Disfunzione erettile e antipertensivi, studio conferma (e misura) le “interferenze”

Disfunzione erettile e antipertensivi, studio conferma (e misura) le “interferenze”

Roma, 31 agosto –  Fin qui, nessuno studio aveva espressamente e specificamente indagato le possibili interferenze dei farmaci antipertensivi, in particolare diuretici e beta-bloccanti, sull’emodinamica delle arterie del pene e sulla funzionalità erettile, nonostante i suoi effetti riugardino il 10-20%  degli uomini in trattamento.

Hanno provato ora a farlo, secondo quanto emerso dal Congresso 2016 della Società europea di Cardiologia, appena svoltosi di Roma, i medici dell’Hippokration General Hospital di Atene, che hanno sottoposto 156 pazienti in terapia antipertensiva da almeno 6 mesi, e 47 soggetti con disfunzione erettile che non avevano mai ricevuto trattamenti per l’ipertensione, a un doppler a ultrasuoni del pene dopo un’iniezione intracavernosa di prostaglandine per valutare la funzionalità e la severità della malattia vascolare dei corpi cavernosi.

Una doppler ultramirato e molto “intimo”, insomma, per misurare gli effetti dei farmaci per l’ipertensione. È stato rilevato l’effetto di ogni classe di medicinali sul picco di velocità sistolica (Psv) nei pazienti trattati in monoterapia, e sono stati poi paragonati agli effetti della combinazione di due molecole specifiche sullo stesso parametro. Un basso valore Psv indicava una compromissione del flusso sanguigno al pene, quindi una disfunzione erettile severa.

I risultati hanno mostrato che, rispetto ai soggetti non trattati con terapie per la pressione alta, quelli in terapia mostravano un valore Psv inferiore pari a 31,5 contro 36,3 cm/s. I pazienti che ricevevano un beta-bloccante o un bloccante dei canali del calcio mostravano valori inferiori rispetto a quelli che assumevano un Ace o un farmaco bloccante del recettore dell’angiotensina II.

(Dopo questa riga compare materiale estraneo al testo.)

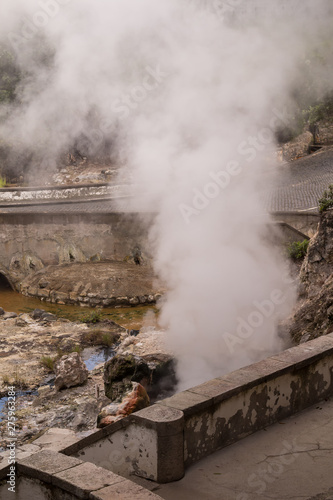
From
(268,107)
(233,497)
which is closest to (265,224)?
(233,497)

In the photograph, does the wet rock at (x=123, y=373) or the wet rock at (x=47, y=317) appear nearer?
the wet rock at (x=123, y=373)

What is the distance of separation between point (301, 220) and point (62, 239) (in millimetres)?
6635

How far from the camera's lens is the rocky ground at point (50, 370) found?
6.34 meters

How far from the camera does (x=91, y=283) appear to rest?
524 inches

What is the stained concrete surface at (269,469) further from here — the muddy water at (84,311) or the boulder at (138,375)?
the muddy water at (84,311)

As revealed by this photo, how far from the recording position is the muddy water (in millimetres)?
11508

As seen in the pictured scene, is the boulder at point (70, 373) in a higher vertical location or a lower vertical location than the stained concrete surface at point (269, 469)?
lower

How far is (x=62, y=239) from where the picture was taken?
15.5 meters

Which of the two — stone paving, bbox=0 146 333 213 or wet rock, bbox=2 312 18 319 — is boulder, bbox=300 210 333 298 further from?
wet rock, bbox=2 312 18 319

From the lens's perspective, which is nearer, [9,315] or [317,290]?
[317,290]

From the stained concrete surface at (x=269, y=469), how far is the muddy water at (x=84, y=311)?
301 inches

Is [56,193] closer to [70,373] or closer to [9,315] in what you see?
[9,315]

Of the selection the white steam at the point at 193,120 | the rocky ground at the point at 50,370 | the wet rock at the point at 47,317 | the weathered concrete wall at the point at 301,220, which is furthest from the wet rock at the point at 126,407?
the weathered concrete wall at the point at 301,220

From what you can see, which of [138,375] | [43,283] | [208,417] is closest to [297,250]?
[138,375]
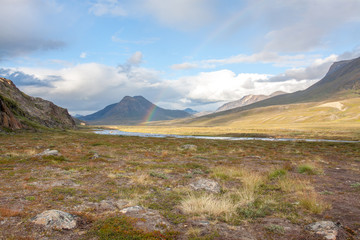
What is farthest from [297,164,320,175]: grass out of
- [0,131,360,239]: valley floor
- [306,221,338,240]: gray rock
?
[306,221,338,240]: gray rock

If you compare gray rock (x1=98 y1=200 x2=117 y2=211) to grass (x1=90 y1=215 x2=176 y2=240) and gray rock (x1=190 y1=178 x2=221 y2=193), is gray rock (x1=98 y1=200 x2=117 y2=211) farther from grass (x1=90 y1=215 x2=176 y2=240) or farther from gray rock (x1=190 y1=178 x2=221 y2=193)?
gray rock (x1=190 y1=178 x2=221 y2=193)

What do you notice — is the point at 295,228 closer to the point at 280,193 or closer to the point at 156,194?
the point at 280,193

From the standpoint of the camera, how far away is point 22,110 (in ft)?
270

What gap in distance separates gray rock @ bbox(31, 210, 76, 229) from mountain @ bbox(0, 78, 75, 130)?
63.4 metres

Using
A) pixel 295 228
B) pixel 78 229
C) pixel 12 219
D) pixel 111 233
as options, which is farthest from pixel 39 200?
pixel 295 228

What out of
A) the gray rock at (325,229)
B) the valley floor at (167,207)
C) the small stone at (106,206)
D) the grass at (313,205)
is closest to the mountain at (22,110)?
the valley floor at (167,207)

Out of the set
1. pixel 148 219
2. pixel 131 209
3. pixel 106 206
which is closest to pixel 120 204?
pixel 106 206

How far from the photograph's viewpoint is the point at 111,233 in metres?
5.80

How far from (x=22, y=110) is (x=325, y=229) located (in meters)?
103

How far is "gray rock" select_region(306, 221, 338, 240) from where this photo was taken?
19.4 feet

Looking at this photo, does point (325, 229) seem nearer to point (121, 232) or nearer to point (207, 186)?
point (207, 186)

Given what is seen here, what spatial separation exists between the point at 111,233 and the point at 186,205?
10.1 feet

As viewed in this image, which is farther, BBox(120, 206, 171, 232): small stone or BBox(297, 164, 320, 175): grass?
BBox(297, 164, 320, 175): grass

Lo studio indica dunque che la combinazione di un diuretico con un Arb (inibitori del recettore dell’angiotensina) o con un Ace inibitore ha un importante impatto negativo sull’emodinamica delle arterie peniene.

Due commenti sullo studio sono riportati dalla sezione Medicina e salute del sito Meteoweb. Il primo è di Leonardo Bolognese, direttore di Cardiologia all’Ospedale di Arezzo: “Dal momento che la maggior parte dei pazienti in terapia per ipertensione assume due o più farmaci per controllare meglio il problema, appare di enorme importanza conoscere l’effetto delle differenti combinazioni sulla funzione erettile” spiega l’esperto. “Non dobbiamo dimenticare che l’ipertensione è un problema che interessa anche giovani adulti e che la sessualità è un fattore che contribuisce alla qualità di vita degli individui, quindi come medici dobbiamo prenderci carico anche di aspetti solo apparentemente secondari“.

L’altro commento è di Michele Gulizia, direttore di Cardiologia all’Ospedale Garibaldi di Catania: “Già nel 2013 l’Anmco aveva indicato i problemi di erezione come ‘red flag’ trascurate di rischio cardiovascolare. Se pensiamo che le proiezioni mondiali stimano oltre 320 milioni di uomini affetti da disturbi dell’erezione entro il 2025, ecco come un problema da andrologi chiama in campo anche la comunità cardiologica” afferma Gulizia, sottolineando le ampie implicazioni della questione. “Basti sapere che hanno questo problema il 31% dei soggetti con ipertensione, il 60% di quelli con una storia di ictus, il 40,7% dei pazienti cardiopatici e con vasculopatie periferiche. E l’Omstead County Study ha sottolineato come la disfunzione erettile sia associata a un rischio più alto di circa l’80% di malattia coronarica“.